Conversation between Syrus, Demea, Aeschinus and Micio |
Eschino non si lascia intimorire e difende la libertà di scelta della ragazza: alla sua età non era più tenuta ad aspettare che un parente venisse a portarla lontano. Questo padre devi capire e avresti dovuto dire.
Micione mette alla prova il nipote ancora una volta per convincersi dell’amore e dell’onestà di lui: avrei dovuto parlare contro chi mi ha chiamato come consulente?. Tutto questo poi non ci riguarda: “quid nobis cum illis?” (678)
A volte tali parole si dicono sulle persone più care e perfino alle più care: cfr. per esempio: “Et deficiente vino, dicit mater Iesu ad eum: “vinum non habent”. Et dicit ei Iesus: Quid tibi et mihi, mulier? N. T. Giovanni, 2, 3.
Si tratta comunque di provocazioni.
Micione dunque conclude “abeamus”, andiamocene.
=====
- **Cose da fare**
**1)** Nel commento, con quale parola latina conclude Micione?
**2)** Per favore, trascrivi fedelmente un passo del commento: parti dalle parole "Micione mette alla" e fermati dopo "comunque di provocazioni.".

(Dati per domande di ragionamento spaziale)
=====
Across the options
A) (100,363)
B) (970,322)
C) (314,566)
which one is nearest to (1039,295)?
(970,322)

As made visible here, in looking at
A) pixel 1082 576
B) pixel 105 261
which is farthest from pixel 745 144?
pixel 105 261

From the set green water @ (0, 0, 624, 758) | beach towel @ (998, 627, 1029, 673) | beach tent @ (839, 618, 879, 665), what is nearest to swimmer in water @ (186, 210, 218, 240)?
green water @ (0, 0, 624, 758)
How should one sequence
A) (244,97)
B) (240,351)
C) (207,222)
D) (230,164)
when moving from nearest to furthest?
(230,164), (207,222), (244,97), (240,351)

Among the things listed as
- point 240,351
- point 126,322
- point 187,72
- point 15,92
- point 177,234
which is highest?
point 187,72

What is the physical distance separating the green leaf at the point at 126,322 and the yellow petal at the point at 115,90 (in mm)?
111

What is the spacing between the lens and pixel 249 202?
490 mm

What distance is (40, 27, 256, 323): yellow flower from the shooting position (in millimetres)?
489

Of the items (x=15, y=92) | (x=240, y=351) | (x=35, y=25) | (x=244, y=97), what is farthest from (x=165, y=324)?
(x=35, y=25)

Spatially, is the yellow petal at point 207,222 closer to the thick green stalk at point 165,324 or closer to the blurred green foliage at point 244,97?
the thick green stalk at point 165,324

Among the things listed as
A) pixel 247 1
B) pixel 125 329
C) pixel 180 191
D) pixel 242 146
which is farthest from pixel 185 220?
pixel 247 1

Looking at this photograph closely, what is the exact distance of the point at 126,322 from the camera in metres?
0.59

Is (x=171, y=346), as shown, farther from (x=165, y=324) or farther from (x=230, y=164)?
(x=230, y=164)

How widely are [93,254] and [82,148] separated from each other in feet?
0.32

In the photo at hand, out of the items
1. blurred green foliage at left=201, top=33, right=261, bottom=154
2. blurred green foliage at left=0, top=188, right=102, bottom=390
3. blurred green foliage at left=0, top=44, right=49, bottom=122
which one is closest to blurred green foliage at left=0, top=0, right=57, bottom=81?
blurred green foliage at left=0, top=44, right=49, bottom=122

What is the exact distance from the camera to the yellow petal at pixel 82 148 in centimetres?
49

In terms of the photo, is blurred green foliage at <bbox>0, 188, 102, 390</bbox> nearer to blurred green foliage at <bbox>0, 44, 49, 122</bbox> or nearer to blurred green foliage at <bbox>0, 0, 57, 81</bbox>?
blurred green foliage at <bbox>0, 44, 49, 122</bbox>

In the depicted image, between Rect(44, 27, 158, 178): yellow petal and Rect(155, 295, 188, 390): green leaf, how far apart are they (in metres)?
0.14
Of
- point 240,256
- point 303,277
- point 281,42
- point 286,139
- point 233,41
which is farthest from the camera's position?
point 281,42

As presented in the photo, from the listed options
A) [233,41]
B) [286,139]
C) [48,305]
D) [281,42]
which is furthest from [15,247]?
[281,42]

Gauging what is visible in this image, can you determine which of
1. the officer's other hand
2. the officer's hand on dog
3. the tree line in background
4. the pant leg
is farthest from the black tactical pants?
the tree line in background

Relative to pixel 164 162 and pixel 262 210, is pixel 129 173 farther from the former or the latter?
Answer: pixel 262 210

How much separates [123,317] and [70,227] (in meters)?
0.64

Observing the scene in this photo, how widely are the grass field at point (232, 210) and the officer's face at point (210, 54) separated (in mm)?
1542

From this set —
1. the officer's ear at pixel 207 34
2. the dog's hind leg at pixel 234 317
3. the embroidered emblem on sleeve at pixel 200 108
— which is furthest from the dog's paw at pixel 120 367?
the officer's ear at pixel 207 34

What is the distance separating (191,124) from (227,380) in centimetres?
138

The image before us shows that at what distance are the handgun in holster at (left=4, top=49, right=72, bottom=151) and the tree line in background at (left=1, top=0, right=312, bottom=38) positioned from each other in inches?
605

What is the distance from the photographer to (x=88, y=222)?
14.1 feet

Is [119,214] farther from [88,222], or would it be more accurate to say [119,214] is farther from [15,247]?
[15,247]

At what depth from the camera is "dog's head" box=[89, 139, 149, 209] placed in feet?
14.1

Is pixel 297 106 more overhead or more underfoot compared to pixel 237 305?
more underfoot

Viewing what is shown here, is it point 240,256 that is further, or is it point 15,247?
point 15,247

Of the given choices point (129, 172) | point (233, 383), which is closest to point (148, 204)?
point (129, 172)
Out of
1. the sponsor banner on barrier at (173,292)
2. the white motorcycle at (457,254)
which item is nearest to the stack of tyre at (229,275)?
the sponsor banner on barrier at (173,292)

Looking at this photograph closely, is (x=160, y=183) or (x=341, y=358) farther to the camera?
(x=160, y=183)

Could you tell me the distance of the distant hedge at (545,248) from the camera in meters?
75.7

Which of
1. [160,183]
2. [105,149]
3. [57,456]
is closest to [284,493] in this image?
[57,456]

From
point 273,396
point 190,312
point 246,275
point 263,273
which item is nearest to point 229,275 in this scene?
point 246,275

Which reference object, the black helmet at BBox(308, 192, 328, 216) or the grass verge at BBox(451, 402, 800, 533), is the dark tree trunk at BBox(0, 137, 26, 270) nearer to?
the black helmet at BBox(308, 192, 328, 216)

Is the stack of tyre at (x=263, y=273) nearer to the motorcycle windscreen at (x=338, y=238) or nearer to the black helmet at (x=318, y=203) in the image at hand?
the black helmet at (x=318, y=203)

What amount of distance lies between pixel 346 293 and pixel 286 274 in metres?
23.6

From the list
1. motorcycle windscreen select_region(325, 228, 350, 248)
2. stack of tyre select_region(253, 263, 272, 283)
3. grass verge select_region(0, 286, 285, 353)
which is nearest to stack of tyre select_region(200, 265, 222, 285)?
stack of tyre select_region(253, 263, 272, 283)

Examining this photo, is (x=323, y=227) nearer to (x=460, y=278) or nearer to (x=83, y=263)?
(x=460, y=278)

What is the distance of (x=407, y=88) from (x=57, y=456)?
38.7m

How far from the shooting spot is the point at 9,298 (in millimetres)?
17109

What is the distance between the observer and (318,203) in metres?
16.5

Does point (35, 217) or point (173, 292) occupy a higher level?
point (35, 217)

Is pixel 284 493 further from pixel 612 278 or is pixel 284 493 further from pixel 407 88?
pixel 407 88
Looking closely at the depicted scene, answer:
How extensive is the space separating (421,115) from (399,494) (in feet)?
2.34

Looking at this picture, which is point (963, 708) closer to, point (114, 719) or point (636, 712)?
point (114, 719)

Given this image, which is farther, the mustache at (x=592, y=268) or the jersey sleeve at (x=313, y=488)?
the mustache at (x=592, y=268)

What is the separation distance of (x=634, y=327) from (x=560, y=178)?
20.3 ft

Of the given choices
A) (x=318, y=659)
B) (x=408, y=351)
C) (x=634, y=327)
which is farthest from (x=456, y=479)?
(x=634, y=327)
=====
- **Risultati finali**
**1)** Con «abeamus», cioè «andiamocene».

**2)**
Micione mette alla prova il nipote ancora una volta per convincersi dell’amore e dell’onestà di lui: avrei dovuto parlare contro chi mi ha chiamato come consulente?. Tutto questo poi non ci riguarda: “quid nobis cum illis?” (678)
A volte tali parole si dicono sulle persone più care e perfino alle più care: cfr. per esempio: “Et deficiente vino, dicit mater Iesu ad eum: “vinum non habent”. Et dicit ei Iesus: Quid tibi et mihi, mulier? N. T. Giovanni, 2, 3.
Si tratta comunque di provocazioni.